## 取り組む内容
下のベジタリアンの子供に関する文章のうち、「また、German Cancer Research」から「な補給が重要である、という。」までの部分を、両端の語句も含めて一字一句そのまま書き写しなさい。

## 課題文
今は大人だけでなく、子供たちにも成人病や肥満と診断される一方で、両親からの教育や友人からのアドバイス、メディア媒体やダイエットなど、ちょっとしたキッカケから、ベジタリアンになる子供たちが米国では増えているようだ。例えば、Vegetarian Resource Groupによると、8歳から18歳までの子供1258人を対象に全米で調査したところ、1995年には1.4%だったものが、現在では3%にまで拡大しており、米国では牛肉や鶏肉といった肉類やシーフードなどを食べないベジタリアンの子供が140万人以上いると推計されている。
もちろん野菜を中心とした食事は、肉ばかりの食事よりも本質的には健康である。過剰な動物性タンパクを中心とした食事によって、男性・女性ともに、慢性的な成人病や早期死亡リスクが高まることは明らかである。また、野菜を中心とした低炭水化物の食事は、血管関連の疾患・死亡率を低下させることも分かっている。
また、German Cancer Research Centerが実施した、1904年から21年間に渡ってベジタリアンを追跡した調査によると、ベジタリアンの男性は、早期死亡リスクを50%も減少し、女性は30%も減少している、という報告もある。ただし、動物性タンパクや糖分・脂質の過剰摂取による様々なリスクと同様に、過剰なベジタリアンの子供たちにも注意が必要である。
Children’s National Medical Centerの小児科医であるHemant Sharma医師によると、野菜を中心とした食事ばかりだと、繊維質の食べ物を多くとることになり、1日の必要な摂取カロリーに達する前に満足感を覚え、十分な活動エネルギーを供給できる食事量に達する前に、満腹になってしまう傾向がある、という。よって、医師は、ベジタリアンの子供を持つ親に以下のようなことを勧めている。それは、3度のしっかりとした食事と、3度の高エネルギースナックである。
スナックといっても、豆腐や卵といった高タンパク食品と同様の効果を持つ、ナッツや植物の種、アボガドといったものである。特に10代の女性には鉄分を中心に気をつけながら、その他の子供たちにも、ビタミンDやB12、カルシウムなどの必要な栄養素をしっかり摂取できるような定期的な補給が重要である、という。
近年では病気も多様化しており、それは子供達においても同様である。肥満傾向の子供達には、専用のサプリメントや運動プログラムを提供するサービスがあれば、ベジタリアンの子供達には、親に過剰な危機感を抱かせながら、スナック感覚で食べられるサプリも販売されている。日本では、ベジタリアンの子供たちの数についてデータが少ないようだが、米国では今後も増える傾向にあると、どの調査でも同様の見解であった。

## 提供資料

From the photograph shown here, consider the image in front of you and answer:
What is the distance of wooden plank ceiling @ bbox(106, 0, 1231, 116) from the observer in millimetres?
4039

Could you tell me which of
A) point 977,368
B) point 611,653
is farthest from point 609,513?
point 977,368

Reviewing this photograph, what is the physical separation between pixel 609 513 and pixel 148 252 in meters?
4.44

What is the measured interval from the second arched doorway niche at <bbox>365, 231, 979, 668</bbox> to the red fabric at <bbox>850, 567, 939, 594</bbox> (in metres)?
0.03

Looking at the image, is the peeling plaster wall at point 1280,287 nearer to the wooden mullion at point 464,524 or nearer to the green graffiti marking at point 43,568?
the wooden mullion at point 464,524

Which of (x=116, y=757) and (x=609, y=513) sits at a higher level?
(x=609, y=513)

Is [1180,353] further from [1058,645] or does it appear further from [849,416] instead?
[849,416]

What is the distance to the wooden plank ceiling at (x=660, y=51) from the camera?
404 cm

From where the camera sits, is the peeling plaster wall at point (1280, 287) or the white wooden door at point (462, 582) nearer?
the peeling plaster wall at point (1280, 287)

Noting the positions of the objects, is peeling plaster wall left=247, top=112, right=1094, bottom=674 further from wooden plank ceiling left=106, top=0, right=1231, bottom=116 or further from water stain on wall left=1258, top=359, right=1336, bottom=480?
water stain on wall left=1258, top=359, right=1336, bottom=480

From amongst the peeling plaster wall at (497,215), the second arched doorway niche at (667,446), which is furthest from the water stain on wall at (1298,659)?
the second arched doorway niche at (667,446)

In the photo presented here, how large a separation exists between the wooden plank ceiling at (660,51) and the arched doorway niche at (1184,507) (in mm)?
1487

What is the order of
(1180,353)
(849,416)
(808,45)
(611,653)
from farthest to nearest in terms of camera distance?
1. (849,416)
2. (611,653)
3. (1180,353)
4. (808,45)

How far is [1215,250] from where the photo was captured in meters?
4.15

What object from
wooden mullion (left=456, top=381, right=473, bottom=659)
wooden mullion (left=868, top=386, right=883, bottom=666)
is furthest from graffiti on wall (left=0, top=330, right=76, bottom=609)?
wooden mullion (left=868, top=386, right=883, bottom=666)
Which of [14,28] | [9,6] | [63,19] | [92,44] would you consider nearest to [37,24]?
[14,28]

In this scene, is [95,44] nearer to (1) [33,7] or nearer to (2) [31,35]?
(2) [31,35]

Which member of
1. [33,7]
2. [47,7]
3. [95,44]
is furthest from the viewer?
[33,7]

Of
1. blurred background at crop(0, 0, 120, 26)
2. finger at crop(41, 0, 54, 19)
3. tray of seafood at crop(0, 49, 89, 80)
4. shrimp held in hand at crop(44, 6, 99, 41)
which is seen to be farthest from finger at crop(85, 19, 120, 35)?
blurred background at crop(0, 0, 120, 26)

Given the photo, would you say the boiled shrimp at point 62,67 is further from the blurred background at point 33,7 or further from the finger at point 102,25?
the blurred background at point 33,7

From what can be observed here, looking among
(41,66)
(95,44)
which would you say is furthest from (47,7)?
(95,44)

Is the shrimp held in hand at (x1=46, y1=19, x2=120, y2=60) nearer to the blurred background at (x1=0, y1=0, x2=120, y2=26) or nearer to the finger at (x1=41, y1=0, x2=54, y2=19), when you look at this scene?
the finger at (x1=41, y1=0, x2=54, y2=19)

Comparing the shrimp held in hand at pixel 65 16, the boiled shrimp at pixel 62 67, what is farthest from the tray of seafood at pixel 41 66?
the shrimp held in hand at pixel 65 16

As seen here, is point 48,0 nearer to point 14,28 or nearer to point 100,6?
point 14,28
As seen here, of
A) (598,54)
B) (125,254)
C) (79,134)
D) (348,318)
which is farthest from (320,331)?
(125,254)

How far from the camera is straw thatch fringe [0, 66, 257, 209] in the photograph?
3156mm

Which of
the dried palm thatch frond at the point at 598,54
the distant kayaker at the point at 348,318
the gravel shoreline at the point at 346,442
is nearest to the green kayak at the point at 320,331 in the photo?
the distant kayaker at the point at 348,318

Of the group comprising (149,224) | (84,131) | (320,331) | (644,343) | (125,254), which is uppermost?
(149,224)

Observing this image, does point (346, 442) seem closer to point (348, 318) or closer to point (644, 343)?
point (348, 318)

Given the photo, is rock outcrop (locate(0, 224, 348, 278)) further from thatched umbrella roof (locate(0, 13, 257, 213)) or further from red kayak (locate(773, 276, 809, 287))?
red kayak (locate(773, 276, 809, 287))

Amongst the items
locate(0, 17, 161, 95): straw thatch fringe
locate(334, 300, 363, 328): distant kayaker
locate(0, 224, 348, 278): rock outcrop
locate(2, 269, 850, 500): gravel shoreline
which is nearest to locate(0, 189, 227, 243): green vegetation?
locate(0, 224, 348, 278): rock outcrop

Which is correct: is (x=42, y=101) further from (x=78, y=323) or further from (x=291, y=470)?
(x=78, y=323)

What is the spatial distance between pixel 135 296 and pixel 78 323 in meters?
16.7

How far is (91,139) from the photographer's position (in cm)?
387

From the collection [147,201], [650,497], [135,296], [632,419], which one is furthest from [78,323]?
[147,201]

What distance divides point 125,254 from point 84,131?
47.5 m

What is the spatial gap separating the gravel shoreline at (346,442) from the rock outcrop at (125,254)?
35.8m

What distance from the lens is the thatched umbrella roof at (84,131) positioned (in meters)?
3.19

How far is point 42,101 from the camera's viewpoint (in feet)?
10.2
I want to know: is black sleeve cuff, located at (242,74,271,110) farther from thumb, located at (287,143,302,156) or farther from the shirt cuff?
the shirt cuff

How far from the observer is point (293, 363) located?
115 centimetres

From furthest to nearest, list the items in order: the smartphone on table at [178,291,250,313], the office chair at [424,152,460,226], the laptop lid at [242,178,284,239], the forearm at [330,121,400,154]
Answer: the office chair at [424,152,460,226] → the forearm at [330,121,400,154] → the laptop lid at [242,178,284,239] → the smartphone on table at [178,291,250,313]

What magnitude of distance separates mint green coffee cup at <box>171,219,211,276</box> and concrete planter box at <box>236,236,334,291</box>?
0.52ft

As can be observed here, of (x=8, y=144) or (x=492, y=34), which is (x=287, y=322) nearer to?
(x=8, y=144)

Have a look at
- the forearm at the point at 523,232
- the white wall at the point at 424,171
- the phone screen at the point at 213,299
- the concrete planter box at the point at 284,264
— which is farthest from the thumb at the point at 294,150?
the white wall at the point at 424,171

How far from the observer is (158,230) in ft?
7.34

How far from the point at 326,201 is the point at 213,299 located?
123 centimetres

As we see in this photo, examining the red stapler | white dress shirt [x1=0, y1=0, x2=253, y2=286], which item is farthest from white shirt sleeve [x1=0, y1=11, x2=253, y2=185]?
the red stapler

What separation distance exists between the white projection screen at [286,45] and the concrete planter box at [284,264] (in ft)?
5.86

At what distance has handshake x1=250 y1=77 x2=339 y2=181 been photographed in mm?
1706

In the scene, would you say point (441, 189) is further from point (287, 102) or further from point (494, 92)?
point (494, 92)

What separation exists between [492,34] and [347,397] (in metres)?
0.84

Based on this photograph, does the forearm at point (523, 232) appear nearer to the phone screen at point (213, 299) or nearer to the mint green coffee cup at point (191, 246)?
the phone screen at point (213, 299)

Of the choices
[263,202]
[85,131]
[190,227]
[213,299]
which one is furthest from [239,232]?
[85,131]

## 解答
また、German Cancer Research Centerが実施した、1904年から21年間に渡ってベジタリアンを追跡した調査によると、ベジタリアンの男性は、早期死亡リスクを50%も減少し、女性は30%も減少している、という報告もある。ただし、動物性タンパクや糖分・脂質の過剰摂取による様々なリスクと同様に、過剰なベジタリアンの子供たちにも注意が必要である。
Children’s National Medical Centerの小児科医であるHemant Sharma医師によると、野菜を中心とした食事ばかりだと、繊維質の食べ物を多くとることになり、1日の必要な摂取カロリーに達する前に満足感を覚え、十分な活動エネルギーを供給できる食事量に達する前に、満腹になってしまう傾向がある、という。よって、医師は、ベジタリアンの子供を持つ親に以下のようなことを勧めている。それは、3度のしっかりとした食事と、3度の高エネルギースナックである。
スナックといっても、豆腐や卵といった高タンパク食品と同様の効果を持つ、ナッツや植物の種、アボガドといったものである。特に10代の女性には鉄分を中心に気をつけながら、その他の子供たちにも、ビタミンDやB12、カルシウムなどの必要な栄養素をしっかり摂取できるような定期的な補給が重要である、という。